2. Da das Berufungsurteil somit keinen Bestand
haben kann (§ 564 1 ZPO), eine abschließende Entscheidung dem
Senat jedoch verwehrt ist, weil das BerGer. - aus seiner Sicht folgerichtig
- bisher keine Feststellungen dazu getroffen hat, ob anderweitige Gründe
dem ursprünglichen Klageantrag entgegenstehen, war die Sache zur anderweiten
Verhandlung und Entscheidung an das BerGer. zurückzuverweisen (§
565 1 1 ZPO).
Für das weitere Verfahren wird auf Folgendes
hingewiesen:
a) Wie die Revision zu Recht geltend macht, hat
die Bekl. - was das BerGer. offen gelassen hat - in erster Instanz sämtliche
den Klageanspruch verneinenden Behauptungen fallen gelassen und die den
Klageanspruch begründenden Behauptungen des Kl. zugestanden.

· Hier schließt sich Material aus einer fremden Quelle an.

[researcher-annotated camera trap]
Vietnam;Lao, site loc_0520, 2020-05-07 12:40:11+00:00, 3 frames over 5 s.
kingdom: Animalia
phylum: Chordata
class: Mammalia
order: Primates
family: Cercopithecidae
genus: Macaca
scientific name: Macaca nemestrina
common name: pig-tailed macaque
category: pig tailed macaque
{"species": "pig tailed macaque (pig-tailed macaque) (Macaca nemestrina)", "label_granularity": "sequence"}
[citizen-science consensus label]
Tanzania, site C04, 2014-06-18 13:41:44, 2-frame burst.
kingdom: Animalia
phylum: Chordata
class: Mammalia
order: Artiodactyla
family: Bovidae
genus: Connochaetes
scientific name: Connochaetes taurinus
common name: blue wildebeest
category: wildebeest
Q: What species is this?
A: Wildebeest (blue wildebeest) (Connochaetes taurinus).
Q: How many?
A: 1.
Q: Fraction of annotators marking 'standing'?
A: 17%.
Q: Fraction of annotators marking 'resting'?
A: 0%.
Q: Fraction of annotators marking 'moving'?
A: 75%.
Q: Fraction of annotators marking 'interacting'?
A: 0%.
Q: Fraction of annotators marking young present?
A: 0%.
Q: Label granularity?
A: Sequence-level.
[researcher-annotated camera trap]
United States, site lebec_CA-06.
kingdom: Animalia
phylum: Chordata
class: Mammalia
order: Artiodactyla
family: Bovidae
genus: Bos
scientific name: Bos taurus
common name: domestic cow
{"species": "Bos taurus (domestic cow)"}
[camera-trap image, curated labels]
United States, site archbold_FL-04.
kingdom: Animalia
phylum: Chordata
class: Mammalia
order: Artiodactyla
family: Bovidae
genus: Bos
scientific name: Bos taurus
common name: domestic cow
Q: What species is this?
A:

aa) Ob die Prozesshandlung einer Partei die vom
Gesetz aufgestellten Voraussetzungen für ein Geständnis erfüllt,
kann vom RevGer. selbst und auch erstmalig geprüft werden (BGH, NJW-RR
1996, 699 = LM H. 7/1996 § 288 ZPO Nr. 12 [unter 2 b]).
bb) Die Bekl. hatte in der Klageerwiderung mit
Schriftsatz vom 21. 3. 1997 zunächst den vom Kl. behaupteten Kauf
der Halle bestritten. Nachdem der Kl. mit Schriftsatz vom 22. 5. 1997 darauf
hingewiesen harte, dass der beherrschende Gesellschafter und alleinvertretungsberechtigte
Geschäftsführer der Bekl. auch die beherrschende Person der Gemeinschuldnerin
auf der Grundlage eines Treuhandvertrags mit den damaligen Gesellschaftern
der Gemeinschuldnerin war, hat die Bekl. mit Schriftsatz vom 4. 7. 1997
dann den Abschluss des behaupteten Kaufvertrags unstreitig gestellt und
nunmehr gegen die Klageforderung ausschließlich mit Gegenforderungen
aufgerechnet. Damit hat die Bekl. mit hinreichender Deutlichkeit zum Ausdruck
gebracht, sie wolle der Behauptung des Kl., die Gemeinschuldnerin habe
die Halle an die Bekl. verkauft, nicht länger entgegentreten. Darin
liegt zugleich die Erklärung des Einverständnisses, die vom Kl.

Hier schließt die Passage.